**Части задания:**
(1) Как называется трактат Кан Ю-вэя, упомянутый во фрагменте о китайском утопизме?
(2) Перечислите все виды утопии, которые, согласно фрагменту о китайском утопизме, были представлены в работах авторов круга Кан Ю-вэя.
(3) Почему, согласно цитате из А.И. Кобзева во фрагменте о китайском утопизме, признание трансцендентного бытия создаёт критический потенциал?

**Фрагмент текста:**
================

Согласно А.И. Кобзеву — и в этом мы с ним совершенно солидарны, «...создание радикальной социальной теории с необходимостью предполагает достаточную степень отрешённости её создателя от «злобы дня» как в смысле интеллектуального «взлёта», так и в плане практической удалённости от социально-политической «кухни». В европейской культуре подобная отрешённость в теоретическом плане легко достигалась априорным признанием трансцендентных предпосылок человеческого существования (в форме философского идеализма или христианской теологии). <> Признание трансцендентного бытия в виде мира идей или царства Божия неизбежно приводит к оценке конкретного социального бытия как низшей реальности, т.е. так или иначе создаёт определённый критический потенциал. <> Наконец, в христианской Европе перед глазами любого мыслителя стоял образ альтернативной социальной структуры, которая всегда претендовала на обладание высшим аксиологическим статусом и трансцендентной сущностью, т.е. образ церкви как мистического Тела Христова или Града Божия. <> В традиционном Китае отсутствовали все названные выше факторы...» [Там же, 59–60]. Тем не менее, А.И. Кобзев не отрицает существования в рамках конфуцианства как минимум трёх утопических идеалов, но делает важную оговорку: «...утопизм весьма специфичен, поскольку коренился не в социально-политических или экономических взглядах конфуцианских мыслителей, а в их онтологии и методологии» [Там же, 89]. Данного вывода, вкупе с аргументами, приведёнными выше, в парадигме социальных наук вполне достаточно для доказательства отсутствия утопизма в автохтонной китайской цивилизации.

Если признать, что до конца XIX в. в китайском языке не было понятий, соответствующих западной «утопии», а сам этот термин является калькой с неологизма Т. Мора, тогда всё встает на свои места: западные образцы стали для китайских мыслителей своего рода точкой опоры, на которой привычные идеалы древности превратились в нечто, уже совершенно ни на что не похожее, но обладающее сильнейшим критическим потенциалом. Кстати, к интеллектуальной ситуации XIX — начала ХХ вв. в Китае (с точки зрения утопизма) будет вполне применима и классификация К. Манхейма: Тайпинская революция 1850–1864 гг. будет соответствовать фазе оргиастического хилиазма, а работы авторов круга Кан Ю-вэя (1858–1927) — всему остальному, поскольку там были представлены и консервативная, и либеральная и даже анархистская утопия. Проблема заключалась в том, что эти утопии — а мы можем с полным правом классифицировать эти тексты именно так, — разрушали тот базис, на котором формально были построены. Базисом же этим были конфуцианский идеал Великого Единения (Да тун) и даосский — Великого Равновесия (Тай пин), которые Кан Ю-вэй отождествил друг с другом, написав знаменитый трактат «Книга о Великом Единении» («Да тун шу»).

================

(Необработанные записи)
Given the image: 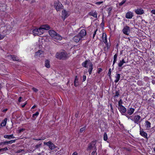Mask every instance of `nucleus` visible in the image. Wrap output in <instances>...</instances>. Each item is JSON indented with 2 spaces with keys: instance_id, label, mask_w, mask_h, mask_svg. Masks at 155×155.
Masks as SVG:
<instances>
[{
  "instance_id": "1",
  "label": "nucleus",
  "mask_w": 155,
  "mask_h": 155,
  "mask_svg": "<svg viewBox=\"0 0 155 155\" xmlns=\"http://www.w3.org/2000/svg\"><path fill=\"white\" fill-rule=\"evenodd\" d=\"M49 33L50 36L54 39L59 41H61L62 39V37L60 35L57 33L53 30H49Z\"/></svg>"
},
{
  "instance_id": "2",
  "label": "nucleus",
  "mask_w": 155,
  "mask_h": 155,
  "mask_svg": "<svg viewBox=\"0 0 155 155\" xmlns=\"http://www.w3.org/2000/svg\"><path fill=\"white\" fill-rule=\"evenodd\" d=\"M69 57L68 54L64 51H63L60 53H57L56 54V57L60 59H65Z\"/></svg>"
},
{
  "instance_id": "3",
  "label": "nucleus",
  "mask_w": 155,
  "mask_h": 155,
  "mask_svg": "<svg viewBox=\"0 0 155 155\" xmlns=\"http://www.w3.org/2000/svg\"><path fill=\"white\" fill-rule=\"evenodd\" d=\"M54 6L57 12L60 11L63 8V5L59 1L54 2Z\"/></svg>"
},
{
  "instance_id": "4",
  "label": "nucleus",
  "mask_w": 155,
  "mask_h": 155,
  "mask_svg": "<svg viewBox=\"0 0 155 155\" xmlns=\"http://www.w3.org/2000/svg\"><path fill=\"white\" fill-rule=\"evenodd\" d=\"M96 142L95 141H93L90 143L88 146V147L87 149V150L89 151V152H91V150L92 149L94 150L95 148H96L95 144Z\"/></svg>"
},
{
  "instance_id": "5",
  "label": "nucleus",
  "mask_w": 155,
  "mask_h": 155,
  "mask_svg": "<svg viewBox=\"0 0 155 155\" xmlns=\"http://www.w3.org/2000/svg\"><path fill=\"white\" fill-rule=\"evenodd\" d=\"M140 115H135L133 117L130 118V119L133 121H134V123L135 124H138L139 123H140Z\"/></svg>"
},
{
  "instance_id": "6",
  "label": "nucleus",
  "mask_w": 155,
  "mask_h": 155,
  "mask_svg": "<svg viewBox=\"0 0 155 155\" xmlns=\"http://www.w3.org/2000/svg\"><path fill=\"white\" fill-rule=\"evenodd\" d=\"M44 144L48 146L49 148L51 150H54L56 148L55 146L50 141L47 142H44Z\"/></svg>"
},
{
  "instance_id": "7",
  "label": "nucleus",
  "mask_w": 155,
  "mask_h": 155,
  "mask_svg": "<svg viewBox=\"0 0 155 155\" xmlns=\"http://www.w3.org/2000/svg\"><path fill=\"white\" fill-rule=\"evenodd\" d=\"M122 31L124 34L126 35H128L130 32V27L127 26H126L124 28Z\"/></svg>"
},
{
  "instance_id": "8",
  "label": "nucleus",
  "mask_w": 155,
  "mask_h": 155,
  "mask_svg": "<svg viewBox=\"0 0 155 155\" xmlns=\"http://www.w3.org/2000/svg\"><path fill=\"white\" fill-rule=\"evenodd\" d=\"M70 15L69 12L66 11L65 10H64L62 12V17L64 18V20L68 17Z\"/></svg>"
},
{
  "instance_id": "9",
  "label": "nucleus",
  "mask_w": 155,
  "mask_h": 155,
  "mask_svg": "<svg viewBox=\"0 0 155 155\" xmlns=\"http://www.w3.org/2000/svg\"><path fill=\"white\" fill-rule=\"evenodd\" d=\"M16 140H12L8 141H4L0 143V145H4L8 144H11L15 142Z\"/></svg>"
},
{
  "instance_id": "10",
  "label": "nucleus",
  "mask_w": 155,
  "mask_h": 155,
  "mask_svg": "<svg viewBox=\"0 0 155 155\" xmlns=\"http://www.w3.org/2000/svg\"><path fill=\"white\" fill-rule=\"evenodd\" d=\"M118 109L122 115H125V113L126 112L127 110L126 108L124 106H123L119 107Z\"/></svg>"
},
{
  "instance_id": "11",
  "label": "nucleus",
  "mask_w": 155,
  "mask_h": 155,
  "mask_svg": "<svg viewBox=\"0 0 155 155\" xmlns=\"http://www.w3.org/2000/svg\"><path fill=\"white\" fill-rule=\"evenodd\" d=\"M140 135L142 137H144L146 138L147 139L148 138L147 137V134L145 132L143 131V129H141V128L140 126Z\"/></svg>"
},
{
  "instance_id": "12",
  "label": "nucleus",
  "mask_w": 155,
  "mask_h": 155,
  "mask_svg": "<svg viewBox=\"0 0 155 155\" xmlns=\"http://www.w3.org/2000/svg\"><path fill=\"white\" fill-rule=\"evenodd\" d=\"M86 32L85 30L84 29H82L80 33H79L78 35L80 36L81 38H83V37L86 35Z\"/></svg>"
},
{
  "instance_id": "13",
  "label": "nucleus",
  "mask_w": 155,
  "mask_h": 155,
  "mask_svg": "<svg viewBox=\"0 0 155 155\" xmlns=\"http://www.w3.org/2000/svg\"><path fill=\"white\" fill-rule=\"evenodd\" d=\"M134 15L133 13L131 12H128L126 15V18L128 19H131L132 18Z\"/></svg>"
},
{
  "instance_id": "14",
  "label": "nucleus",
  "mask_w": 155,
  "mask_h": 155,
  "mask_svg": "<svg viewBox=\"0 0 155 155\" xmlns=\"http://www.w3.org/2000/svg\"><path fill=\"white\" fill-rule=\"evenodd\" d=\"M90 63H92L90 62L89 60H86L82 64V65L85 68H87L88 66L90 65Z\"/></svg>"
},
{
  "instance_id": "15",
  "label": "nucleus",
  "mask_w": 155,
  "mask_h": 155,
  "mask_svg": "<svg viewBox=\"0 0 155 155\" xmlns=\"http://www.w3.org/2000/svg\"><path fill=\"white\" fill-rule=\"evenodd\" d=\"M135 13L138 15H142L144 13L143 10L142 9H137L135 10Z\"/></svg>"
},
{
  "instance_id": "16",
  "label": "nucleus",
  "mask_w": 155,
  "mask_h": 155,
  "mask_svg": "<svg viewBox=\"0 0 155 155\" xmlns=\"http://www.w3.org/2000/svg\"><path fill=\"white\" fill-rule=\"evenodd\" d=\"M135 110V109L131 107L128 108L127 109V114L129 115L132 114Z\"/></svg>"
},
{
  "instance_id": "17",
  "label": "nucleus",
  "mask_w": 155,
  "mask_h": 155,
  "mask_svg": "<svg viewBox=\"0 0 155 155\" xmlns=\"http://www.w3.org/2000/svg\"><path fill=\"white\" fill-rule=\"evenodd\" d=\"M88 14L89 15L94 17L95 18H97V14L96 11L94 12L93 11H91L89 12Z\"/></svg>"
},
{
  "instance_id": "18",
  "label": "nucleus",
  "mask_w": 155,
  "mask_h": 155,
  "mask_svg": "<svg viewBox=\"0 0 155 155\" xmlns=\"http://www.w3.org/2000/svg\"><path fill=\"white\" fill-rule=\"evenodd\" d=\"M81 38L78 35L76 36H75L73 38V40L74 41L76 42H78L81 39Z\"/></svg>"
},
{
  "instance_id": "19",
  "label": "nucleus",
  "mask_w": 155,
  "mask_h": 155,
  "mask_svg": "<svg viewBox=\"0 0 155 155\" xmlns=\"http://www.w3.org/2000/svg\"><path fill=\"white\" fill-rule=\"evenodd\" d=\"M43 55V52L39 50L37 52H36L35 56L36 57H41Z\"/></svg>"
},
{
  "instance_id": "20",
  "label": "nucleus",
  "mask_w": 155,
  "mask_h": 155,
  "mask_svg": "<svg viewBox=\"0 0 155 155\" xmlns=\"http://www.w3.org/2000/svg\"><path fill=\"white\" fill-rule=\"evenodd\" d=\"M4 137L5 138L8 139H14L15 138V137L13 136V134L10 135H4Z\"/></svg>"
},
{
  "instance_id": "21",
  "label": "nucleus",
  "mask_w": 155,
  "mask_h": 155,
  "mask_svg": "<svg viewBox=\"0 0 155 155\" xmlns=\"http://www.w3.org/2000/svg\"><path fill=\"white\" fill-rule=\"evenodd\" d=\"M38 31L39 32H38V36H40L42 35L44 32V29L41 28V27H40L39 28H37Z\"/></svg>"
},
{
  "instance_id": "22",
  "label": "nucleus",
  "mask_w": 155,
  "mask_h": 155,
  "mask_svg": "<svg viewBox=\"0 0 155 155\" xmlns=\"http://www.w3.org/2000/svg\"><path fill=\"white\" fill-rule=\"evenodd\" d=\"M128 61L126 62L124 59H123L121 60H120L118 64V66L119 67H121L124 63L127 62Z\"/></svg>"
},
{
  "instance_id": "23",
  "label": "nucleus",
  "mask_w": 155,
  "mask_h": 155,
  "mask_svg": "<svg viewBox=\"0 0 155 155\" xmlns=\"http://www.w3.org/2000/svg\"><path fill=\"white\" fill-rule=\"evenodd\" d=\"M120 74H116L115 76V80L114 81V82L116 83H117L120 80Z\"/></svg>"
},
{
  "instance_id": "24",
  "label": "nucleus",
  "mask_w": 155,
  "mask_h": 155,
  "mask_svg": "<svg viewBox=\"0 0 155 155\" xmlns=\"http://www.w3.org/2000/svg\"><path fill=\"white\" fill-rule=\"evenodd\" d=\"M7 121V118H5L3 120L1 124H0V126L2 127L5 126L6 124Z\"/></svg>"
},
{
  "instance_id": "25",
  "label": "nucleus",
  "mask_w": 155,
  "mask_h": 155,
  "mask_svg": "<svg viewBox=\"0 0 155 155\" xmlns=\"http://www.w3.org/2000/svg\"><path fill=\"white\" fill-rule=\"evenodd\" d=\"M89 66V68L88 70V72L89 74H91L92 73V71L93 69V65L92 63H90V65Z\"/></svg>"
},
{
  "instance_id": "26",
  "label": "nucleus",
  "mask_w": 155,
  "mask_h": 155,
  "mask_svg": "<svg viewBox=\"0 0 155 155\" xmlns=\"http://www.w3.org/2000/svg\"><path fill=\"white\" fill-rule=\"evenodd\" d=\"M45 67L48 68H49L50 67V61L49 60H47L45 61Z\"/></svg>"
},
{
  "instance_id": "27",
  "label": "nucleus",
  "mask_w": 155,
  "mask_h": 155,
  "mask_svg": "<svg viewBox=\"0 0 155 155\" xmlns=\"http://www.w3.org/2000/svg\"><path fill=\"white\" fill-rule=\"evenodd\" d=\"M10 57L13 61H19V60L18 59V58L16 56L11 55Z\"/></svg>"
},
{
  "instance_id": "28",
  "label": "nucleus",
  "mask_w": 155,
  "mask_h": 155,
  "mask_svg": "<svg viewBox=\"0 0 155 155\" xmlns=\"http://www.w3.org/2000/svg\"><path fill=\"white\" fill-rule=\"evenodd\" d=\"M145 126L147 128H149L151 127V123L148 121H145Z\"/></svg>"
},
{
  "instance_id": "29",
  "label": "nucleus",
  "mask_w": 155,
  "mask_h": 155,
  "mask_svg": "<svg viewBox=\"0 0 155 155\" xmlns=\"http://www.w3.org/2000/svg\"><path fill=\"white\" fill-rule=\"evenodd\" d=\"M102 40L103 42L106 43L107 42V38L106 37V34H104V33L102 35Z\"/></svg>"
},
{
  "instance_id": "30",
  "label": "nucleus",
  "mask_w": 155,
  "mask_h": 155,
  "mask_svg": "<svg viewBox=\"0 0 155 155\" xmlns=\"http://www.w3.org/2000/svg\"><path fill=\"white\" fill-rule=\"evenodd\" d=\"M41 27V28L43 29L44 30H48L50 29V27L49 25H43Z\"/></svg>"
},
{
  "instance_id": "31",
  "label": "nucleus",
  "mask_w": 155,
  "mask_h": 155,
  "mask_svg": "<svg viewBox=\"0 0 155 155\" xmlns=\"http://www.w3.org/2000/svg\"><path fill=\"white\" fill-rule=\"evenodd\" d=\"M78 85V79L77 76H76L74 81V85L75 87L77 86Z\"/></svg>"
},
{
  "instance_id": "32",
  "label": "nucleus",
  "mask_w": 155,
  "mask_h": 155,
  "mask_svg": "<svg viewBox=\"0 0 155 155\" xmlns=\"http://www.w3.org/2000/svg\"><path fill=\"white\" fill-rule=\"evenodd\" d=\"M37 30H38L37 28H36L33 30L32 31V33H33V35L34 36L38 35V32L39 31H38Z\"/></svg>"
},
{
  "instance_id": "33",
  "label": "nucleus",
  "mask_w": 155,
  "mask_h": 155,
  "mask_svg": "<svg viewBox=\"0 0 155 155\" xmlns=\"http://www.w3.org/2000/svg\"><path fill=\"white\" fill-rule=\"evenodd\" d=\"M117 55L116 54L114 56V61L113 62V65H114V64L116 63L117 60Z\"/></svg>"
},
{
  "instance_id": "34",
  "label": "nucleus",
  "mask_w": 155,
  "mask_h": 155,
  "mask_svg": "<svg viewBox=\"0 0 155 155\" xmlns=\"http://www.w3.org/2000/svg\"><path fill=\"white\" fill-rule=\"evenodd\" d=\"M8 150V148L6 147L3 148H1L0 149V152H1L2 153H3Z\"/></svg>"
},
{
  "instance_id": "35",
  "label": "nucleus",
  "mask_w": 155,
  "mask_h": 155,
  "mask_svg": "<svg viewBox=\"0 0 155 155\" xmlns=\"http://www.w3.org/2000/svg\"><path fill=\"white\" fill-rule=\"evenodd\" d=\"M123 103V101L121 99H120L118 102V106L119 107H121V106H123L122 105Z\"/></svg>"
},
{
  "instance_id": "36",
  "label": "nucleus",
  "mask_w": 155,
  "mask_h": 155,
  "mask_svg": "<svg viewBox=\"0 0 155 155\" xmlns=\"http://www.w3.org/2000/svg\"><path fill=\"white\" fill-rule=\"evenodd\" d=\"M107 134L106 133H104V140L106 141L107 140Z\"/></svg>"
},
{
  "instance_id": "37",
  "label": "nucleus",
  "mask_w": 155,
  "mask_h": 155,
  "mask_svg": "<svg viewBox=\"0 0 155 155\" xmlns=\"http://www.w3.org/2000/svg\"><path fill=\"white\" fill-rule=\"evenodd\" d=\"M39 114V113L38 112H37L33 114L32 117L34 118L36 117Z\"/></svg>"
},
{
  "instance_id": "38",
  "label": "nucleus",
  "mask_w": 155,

================

**Ответы по заданиям:**
(1) «Книга о Великом Единении» («Да тун шу»).

(2) Консервативная, либеральная и анархистская утопия.

(3) Признание трансцендентного бытия в виде мира идей или царства Божия неизбежно приводит к оценке конкретного социального бытия как низшей реальности. Именно поэтому оно так или иначе создаёт определённый критический потенциал.